The Key to Cementing Biden’s Climate Legacy

RealClear Energy

Voters, especially young voterscare about climate change, and President Biden has taken notice. On his first day in office, Biden reinstated the United States into the Paris Climate Agreement. Fast forward to this year’s State of the Union, and the president touted his goal to cut the country’s greenhouse gas (GHG) emissions by 50% by 2030. In between, of course, the Administration took numerous steps toward advancing clean energy, the most impactful of which was the Inflation Reduction Act, the largest investment in the US clean energy economy in history. But with the presidency, not to mention his legacy, on the line, Biden now has an opportunity to fully cement his climate position by taking on the source of emissions no one wants to touch – the supply chain. 

Known as Scope 3, supply chain emissions have been neglected by the net zero movement for some time. For context, emissions are categorized into three different “Scopes.”

Scope 1 emissions come directly from an organization’s operations (gas from company vehicles or combustion from an onsite factory, etc.). Scope 2 emissions are one step removed from 1, including waste generation, emissions emitted from electricity used on-site, and employee commutes. Scope 3 emissions are indirect. They span the value chain and include everything from leased assets, to embodied carbon from construction, to franchises, to building maintenance, renovation, and disposal. As expected, Scope 3 usually makes up a majority of an entity’s emissions, but as a society, we do a horrible job tracking them.

This is an egregious oversight from the net zero movement and arguably the biggest source of greenwashing accusations.

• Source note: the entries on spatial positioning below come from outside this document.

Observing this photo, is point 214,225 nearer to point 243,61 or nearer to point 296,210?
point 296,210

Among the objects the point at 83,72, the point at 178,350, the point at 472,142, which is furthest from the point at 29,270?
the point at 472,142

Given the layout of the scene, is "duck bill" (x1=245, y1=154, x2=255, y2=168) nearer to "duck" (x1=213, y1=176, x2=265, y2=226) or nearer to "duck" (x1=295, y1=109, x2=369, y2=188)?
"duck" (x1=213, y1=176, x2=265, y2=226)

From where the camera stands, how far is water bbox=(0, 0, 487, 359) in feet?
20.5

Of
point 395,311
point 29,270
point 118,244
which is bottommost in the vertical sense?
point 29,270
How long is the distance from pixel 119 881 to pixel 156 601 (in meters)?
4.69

Neglecting Scope 3 creates an incomplete picture of an organization’s impact on the environment. In the past, the public and private sectors have faced an uphill battle tracking Scope 3, as it’s been painted as a timely, resource-heavy endeavor. While that may have been true ten years ago, technology and techniques available now have made it easier than ever to both measure and reduce supply chain emissions.

The increasingly climate-conscious marketplace is ripe with sustainable providers of goods and services with which companies can identify and partner with. ESG platforms can then help organizations outline criteria, select suppliers, and conduct audits. Environmental certifications like ENERGY STAR, FSCI, and SFI also help distinguish which products are most climate-friendly. 

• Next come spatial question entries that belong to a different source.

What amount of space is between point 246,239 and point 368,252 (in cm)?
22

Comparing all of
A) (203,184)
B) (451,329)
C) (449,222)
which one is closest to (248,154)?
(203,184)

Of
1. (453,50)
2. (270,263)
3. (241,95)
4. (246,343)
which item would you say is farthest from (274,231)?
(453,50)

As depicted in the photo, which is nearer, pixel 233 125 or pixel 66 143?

Tools and strategies are also readily deployable for tracking construction emissions for owned assets. Life Cycle Assessment (LCA) tools provide systematic approaches to evaluate all four stages of a building’s life, from how its raw materials are procured and processed, to repair and maintenance, to eventual demolition and materials disposal. A good LCA works as a net zero guide for resource efficiency, lowering emissions during production, materials use, disposal, supplier selection, materials disassembly, recycling, and waste processing. With today’s tools, technology, and knowledge, there’s no excuse not to track and reduce emissions throughout all reaches of a business. The White House should recognize this, and it has the perfect opportunity to do so by updating existing frameworks.

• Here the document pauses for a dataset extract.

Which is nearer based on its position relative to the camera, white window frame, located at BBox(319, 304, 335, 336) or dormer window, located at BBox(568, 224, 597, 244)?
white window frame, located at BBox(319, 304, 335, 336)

The Department of Energy’s Building Technologies Office (BTO) just closed its request for information on a draft National Definition for a Zero Emissions Building. The current version doesn’t include Scope 3 emissions, but states that “future parts of this definition will likely include embodied carbon, refrigerant, and other key elements.” Merely acknowledging embodied carbon is not enough; it’s a Scope 3 category crucial to determining the actual climate impact of an asset, without which most harmful emissions go uncounted. The manufacturing, materials, and transport required to build a structure make up at least 11% of its lifetime emissions, not a small amount when compared to the actual time spent on construction versus operation.

This administration simply can’t afford to punt Scope 3 accountability to the next generation. By adding embodied carbon to the final version of the Zero Buildings Definition, President Biden will make a radical impact on the emissions measurements process as we know it, and commence the important standard of tracking Scope 3 for environmental reporting. This would create a path to address the most pollutant-heavy portions of our economy, no doubt silencing the president’s climate naysayers. The inclusion of Scope 3 in official guidance would solidify the climate legacy President Biden began with the Inflation Reduction Act, cementing his international impact for many years to come. 

 

Mahesh Ramanujam, is President & CEO of the Global Network for Zero and former CEO of the U.S. Green Building Council.